→ **To be done**: Extract every line of the items below that contains the word "tall", treating uppercase and lowercase as different.

→ **Record set**:
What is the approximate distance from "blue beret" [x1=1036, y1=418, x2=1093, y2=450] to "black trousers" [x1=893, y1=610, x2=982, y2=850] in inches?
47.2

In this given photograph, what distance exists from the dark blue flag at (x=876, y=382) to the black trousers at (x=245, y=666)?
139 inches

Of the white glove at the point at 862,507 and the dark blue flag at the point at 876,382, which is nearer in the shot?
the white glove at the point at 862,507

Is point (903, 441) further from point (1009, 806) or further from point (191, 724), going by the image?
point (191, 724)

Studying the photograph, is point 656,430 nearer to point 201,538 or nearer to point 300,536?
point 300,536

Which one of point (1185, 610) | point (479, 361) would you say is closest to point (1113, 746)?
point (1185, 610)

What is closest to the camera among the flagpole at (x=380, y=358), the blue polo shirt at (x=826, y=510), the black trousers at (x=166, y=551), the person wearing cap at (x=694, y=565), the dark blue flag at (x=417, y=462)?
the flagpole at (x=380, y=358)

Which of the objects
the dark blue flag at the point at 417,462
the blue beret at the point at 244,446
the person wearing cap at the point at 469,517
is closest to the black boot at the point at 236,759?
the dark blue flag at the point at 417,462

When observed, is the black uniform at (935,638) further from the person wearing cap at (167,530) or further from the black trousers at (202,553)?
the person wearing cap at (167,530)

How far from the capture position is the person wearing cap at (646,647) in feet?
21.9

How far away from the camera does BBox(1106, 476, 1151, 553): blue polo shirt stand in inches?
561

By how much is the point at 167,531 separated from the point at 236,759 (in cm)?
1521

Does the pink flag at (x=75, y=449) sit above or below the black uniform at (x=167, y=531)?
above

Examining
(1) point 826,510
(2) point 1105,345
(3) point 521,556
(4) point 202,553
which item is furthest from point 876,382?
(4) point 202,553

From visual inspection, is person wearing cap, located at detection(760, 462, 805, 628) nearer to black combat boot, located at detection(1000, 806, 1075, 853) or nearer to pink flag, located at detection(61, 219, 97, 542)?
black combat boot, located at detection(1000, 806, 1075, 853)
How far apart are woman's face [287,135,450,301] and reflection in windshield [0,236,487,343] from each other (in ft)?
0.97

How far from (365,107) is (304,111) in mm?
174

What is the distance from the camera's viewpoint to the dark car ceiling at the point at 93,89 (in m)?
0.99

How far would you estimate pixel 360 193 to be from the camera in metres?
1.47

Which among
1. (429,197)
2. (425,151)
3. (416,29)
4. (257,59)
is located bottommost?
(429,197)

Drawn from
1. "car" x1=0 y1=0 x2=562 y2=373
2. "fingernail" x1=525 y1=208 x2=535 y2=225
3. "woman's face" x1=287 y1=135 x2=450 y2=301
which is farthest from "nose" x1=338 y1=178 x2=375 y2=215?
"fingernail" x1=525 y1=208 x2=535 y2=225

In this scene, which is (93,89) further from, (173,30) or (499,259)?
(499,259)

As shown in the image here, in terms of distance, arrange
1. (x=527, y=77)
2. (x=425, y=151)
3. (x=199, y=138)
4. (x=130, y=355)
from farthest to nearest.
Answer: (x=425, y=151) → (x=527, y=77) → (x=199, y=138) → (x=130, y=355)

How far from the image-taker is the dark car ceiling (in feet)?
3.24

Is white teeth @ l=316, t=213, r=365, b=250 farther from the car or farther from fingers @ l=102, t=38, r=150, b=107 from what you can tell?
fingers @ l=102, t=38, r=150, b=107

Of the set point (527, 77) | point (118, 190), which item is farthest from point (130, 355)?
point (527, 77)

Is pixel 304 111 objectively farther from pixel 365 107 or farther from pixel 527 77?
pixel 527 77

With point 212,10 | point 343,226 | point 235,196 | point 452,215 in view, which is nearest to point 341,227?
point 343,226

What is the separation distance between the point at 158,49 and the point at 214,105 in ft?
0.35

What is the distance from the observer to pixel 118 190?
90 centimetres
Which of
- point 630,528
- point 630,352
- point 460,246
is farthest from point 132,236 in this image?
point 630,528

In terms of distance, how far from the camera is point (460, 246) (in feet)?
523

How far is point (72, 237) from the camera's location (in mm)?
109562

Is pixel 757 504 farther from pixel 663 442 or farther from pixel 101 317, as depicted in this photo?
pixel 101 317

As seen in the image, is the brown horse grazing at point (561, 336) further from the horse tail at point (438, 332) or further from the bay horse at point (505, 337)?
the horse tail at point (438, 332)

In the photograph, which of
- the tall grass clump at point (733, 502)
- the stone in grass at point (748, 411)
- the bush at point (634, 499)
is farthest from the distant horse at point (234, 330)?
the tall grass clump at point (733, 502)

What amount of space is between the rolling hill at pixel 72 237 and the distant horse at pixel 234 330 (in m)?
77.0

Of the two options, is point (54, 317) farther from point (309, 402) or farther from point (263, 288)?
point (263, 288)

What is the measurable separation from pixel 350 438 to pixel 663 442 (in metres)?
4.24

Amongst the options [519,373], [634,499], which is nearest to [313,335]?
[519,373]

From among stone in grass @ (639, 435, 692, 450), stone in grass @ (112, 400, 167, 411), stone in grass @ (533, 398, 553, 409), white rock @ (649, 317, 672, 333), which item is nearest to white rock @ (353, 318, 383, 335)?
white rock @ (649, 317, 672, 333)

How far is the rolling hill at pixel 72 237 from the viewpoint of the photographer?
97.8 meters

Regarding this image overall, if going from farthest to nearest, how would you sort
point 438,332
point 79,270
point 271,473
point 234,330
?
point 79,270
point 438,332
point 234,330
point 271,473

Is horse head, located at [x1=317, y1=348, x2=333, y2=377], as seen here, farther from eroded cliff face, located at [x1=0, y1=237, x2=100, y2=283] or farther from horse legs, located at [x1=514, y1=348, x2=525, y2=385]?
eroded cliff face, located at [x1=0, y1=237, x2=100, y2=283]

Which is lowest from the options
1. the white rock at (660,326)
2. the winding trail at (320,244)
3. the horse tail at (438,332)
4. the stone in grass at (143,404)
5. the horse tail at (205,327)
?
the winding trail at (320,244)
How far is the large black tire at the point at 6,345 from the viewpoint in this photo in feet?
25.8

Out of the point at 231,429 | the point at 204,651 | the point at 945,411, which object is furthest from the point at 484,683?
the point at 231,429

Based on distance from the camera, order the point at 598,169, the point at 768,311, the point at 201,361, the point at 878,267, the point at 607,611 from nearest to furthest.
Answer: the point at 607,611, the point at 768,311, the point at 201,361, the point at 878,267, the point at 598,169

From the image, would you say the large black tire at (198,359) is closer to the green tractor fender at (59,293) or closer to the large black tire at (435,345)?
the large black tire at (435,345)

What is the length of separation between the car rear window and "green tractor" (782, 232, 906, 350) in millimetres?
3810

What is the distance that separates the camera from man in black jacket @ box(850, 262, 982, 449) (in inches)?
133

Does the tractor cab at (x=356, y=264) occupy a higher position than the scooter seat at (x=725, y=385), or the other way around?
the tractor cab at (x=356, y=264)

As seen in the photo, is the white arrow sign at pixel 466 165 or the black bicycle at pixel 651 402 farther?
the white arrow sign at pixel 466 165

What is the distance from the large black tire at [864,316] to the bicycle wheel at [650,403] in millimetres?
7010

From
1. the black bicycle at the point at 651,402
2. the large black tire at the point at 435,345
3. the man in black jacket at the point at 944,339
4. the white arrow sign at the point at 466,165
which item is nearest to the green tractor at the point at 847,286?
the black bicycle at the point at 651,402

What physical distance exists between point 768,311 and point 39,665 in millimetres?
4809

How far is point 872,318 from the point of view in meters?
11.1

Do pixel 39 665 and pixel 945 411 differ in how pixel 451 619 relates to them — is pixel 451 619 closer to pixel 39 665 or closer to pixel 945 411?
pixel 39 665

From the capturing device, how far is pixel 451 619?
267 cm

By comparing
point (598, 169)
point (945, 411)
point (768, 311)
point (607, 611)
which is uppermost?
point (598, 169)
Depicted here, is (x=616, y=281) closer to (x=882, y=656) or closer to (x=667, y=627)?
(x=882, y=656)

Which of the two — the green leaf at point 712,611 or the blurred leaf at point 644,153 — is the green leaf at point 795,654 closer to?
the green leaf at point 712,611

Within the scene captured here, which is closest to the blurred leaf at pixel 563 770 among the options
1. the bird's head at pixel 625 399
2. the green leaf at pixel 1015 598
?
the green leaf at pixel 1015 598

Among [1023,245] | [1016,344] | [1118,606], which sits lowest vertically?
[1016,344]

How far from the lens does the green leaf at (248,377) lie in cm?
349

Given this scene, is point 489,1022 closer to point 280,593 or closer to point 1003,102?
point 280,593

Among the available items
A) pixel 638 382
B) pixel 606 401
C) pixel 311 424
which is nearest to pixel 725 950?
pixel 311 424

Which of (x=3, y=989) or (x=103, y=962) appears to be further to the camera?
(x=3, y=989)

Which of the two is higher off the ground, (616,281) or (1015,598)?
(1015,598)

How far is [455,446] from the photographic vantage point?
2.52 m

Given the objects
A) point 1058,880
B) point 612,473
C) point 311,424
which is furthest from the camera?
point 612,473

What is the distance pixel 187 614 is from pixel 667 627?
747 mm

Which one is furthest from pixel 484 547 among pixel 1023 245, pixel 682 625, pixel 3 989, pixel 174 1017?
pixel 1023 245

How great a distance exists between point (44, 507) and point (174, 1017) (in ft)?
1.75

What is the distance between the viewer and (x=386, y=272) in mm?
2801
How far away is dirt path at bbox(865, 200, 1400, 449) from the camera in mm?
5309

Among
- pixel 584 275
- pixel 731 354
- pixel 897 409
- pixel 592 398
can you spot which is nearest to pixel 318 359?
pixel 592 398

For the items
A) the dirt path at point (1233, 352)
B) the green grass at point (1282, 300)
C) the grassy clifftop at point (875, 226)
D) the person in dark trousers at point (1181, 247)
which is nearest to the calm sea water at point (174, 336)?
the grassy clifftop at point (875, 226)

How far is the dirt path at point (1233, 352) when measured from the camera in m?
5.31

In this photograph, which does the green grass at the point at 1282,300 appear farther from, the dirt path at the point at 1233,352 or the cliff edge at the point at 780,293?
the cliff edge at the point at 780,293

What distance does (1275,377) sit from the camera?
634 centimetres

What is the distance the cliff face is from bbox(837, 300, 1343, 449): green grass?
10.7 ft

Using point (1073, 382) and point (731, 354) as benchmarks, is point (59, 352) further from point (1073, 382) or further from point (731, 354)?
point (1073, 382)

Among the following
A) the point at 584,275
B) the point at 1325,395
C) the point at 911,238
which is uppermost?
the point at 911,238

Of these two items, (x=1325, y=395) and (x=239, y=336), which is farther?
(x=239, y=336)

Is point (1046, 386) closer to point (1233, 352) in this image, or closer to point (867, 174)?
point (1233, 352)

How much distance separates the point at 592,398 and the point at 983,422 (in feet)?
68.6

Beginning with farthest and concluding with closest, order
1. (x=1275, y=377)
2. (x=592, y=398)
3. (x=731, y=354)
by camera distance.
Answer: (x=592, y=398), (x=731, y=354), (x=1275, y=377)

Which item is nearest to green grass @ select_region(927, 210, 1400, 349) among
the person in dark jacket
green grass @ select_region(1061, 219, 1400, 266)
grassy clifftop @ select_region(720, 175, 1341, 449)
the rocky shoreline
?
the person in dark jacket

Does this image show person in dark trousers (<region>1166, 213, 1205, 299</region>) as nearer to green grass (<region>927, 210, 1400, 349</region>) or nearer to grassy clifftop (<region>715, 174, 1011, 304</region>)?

→ **Response for this exercise**:
- the tall grass clump at point (733, 502)
the tall grass clump at point (733, 502)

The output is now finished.